PolyCurve_fit solves f(x,p) = y for p in function f(x,p) by creating a polynomial standard function f(X,E,P) = Y and fitting every E with Scipy's curve_fit.

After this, similar datasets can be fitted with the found standard polynomial function (the resulting E) in the usual way.

Introduction

PolyCurve_fit is an advanced curve-fitting tool designed to find the best parameters for polynomial functions within a user-specified range. Acting as a Scipy curve_fit wrapper, it delivers high computational performance despite its lightweight design. This tool is CPU-intensive and designed for long-duration runs, making it perfect for overnight computations or server-based usage. However, it maintains a constant memory footprint throughout its execution.

Applications

PolyCurve_fit's versatility allows for wide-ranging applications across various fields. While initially designed with engineering, physics, and chemistry in mind, its utility extends far beyond these disciplines.

Engineering

PolyCurve_fit allows you to model system behaviors, optimize design parameters, and analyze performance metrics. It was originally developed for fitting working curves for centrifugal pumps.

Physics

Use PolyCurve_fit to unearth mathematical models in experimental data, such as modeling particle trajectories in a field, or to fit curves to experimental data for determining physical constants.

Chemistry

In the realm of chemistry, use PolyCurve_fit to model reaction rates, analyze spectroscopic data, or model thermodynamic properties as a function of temperature or pressure.

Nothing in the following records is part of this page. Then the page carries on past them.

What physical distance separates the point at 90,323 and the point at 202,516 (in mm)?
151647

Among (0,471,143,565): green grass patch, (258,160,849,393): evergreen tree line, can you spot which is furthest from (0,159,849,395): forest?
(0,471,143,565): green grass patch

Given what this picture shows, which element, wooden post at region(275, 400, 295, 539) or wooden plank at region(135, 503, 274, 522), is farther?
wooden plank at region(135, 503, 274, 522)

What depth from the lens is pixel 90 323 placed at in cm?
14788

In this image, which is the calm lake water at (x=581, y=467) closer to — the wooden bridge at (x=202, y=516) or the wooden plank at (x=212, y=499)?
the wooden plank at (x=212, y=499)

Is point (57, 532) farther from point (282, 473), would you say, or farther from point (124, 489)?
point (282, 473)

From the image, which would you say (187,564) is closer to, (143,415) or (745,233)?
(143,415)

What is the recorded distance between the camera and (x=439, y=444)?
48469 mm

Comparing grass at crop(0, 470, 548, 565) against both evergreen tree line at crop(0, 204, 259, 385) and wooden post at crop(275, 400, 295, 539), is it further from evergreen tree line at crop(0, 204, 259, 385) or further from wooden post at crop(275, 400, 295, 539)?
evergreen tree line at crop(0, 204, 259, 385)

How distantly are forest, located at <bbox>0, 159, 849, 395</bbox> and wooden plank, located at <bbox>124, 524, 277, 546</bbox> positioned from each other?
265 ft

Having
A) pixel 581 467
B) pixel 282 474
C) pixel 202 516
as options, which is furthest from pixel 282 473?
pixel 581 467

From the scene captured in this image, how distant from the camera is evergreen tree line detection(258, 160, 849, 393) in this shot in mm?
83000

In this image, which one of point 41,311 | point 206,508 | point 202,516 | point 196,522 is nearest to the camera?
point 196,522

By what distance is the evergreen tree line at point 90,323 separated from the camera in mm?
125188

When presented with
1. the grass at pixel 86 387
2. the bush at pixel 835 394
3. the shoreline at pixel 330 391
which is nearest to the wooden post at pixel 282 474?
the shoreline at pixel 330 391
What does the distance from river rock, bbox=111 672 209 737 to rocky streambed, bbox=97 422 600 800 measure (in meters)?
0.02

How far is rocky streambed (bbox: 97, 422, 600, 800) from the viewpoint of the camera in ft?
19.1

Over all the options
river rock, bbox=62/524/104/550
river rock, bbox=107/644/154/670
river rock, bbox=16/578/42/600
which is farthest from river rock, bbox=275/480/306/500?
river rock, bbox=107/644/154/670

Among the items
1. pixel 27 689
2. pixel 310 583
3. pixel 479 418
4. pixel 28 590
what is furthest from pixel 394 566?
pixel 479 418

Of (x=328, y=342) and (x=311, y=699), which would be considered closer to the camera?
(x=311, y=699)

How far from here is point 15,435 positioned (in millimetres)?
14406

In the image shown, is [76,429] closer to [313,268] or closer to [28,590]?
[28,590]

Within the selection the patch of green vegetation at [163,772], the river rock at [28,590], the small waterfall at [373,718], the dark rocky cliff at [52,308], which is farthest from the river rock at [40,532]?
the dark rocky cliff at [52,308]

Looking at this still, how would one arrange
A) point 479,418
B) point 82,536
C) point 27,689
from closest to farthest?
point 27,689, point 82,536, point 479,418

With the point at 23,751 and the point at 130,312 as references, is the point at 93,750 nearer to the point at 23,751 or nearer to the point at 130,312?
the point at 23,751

These instances merely hint at the potential of this tool. PolyCurve_fit's power lies in its ability to survey a wide range of polynomial functions, thereby providing the optimal fit for your data, irrespective of the field or data type.

Functionality

PolyCurve_fit operates by expressing a polynomial function as a skeleton form and a matrix 'E', representing all exponents. It generates all possible polynomial functions by creating unique combinations for 'E'. This is accomplished by distributing chunks of combinations across all available CPU cores (workers) in your system. Each worker processes independently, logging the best fit it finds. Upon completion, the tool compares all results and returns the optimal fit.

Setup

To set up PolyCurve_fit on a Linux system, execute the following commands:

git clone git@github.com:Karl1b/polyCurve_fit.git
cd polyCurve_fit/
python -m venv venv
source venv/bin/activate
pip install -r requirements.txt

Upon successful setup, you can run a test using:

python testrun.py

Usage

A sample script, testrun.py, is provided, complete with inline comments for better understanding. This script uses real-world data for a centrifugal pump, stored in etanorm_h.csv. Each row represents a data point, with the final entry being the result. For instance, the first data point is 1450,112,0,4, indicating w (rotating speed)=1450 1/s, d (impeller diameter) = 112 mm, Q (flow) = 0 m3/h, and finally h (head or pressure) = 4 m.

Executing testrun.py helps verify the proper setup of PolyCurve_fit on your system. The process will take a short time, during which your CPU will operate at full load, but memory usage will remain low and steady.

Interpreting the results

Upon testrun completion, you will find log files for each worker and a separate log file containing the best overall fit. Here's an example:

{"worker_id": 7, "SSR": 1.41711820944752, "P_opt": [1.5251590372839772e-10, -0.13003739958313548], "P_cov": [[3.1229332368877225e-25, -6.527254476558119e-16], [-6.527254476558119e-16, 3.057960866749138e-06]], "E": [[2, 2, 0], [0, -1, 2]]}Total time: 34.98347568511963 seconds

The output shows that worker number 7 discovered the optimal fit with the smallest sum of squares residual (SSR). The optimal function based on this output would be:

f(x,E,P) = 1.5251590372839772e-10 * rpm^2 * d^2 * h^0 + -0.13003739958313548 * rpm^0 * d^-1 * h^2

Each term in this function corresponds to a part of the polynomial, associated with its coefficient (P_opt) and exponents (E). The P_cov represents the covariance matrix of the parameter estimates, derived from the curve_fit function of scipy.optimize.

A pump similar to this specific etanorm might also be described with this equation. Then, the only task left is to find the matching parameters.

Implementing with your own data

To use PolyCurve_fit with your own data, ensure it follows the same CSV format as etanorm_h.csv. The last entry in every row should be the result, with the preceding entries being the parameters.

We recommend running PolyCurve_fit overnight or over a weekend, possibly on a high-performance machine or server. See the following example:

from polyCurve_fit import polyCurve_fit
polyCurve_fit(filename="data.csv", Parameters=2, lower=-3, upper=4)
polyCurve_fit(filename="data.csv", Parameters=3, lower=-5, upper=5)
polyCurve_fit(filename="data.csv", Parameters=4, lower=-5, upper=5)

This script runs PolyCurve_fit with different polynomial sizes and exponent ranges, which can be adjusted to meet your requirements. It is recommended to start with the faster runs.

We hope you find this tool beneficial for your data analysis needs.

Real-World Data

We have been granted permission by KSB https://www.ksb.com/ to use real pump data for this project. Thank you, KSB! You can find the curve data for 'h' from the Etanorm 065-040-250 in etanorm_h.csv. The data includes rpm in 1/min, diameter in mm, flow in m3/h, and the resultant head in m. Please note that this data was manually transcribed from openly available charts on ksb.com and hence may contain errors.